[Records for this exercise]

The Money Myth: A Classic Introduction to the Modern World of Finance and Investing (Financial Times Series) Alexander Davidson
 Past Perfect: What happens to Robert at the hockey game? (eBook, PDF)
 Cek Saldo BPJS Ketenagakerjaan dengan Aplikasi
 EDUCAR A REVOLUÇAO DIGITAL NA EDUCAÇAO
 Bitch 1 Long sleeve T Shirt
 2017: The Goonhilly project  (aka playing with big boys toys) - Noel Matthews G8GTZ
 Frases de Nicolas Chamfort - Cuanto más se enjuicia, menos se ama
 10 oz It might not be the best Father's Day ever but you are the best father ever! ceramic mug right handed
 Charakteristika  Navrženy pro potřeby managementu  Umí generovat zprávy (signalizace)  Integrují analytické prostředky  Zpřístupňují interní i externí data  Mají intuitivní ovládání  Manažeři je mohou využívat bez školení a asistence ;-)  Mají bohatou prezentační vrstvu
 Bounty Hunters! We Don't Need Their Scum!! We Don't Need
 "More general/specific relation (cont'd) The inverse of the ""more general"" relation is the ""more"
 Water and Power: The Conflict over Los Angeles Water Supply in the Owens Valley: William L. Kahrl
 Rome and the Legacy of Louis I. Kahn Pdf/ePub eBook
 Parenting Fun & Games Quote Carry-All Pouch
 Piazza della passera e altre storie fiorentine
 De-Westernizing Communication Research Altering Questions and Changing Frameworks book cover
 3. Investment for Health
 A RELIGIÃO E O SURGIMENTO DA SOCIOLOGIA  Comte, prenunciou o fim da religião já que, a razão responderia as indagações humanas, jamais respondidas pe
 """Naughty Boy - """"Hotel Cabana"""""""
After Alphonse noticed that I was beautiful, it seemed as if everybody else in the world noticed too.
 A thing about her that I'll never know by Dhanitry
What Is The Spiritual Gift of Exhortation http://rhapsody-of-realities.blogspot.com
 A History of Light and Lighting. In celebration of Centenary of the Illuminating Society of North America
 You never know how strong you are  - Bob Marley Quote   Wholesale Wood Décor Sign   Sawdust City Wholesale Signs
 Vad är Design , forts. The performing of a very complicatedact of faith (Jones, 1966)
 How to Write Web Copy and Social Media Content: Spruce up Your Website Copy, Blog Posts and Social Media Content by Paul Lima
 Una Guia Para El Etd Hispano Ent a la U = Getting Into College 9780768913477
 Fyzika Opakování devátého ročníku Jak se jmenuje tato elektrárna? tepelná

[What is being asked] Search the lines above for the string "Quote", then show every one that has it.

[Task answer]
 Parenting Fun & Games Quote Carry-All Pouch
 You never know how strong you are  - Bob Marley Quote   Wholesale Wood Décor Sign   Sawdust City Wholesale Signs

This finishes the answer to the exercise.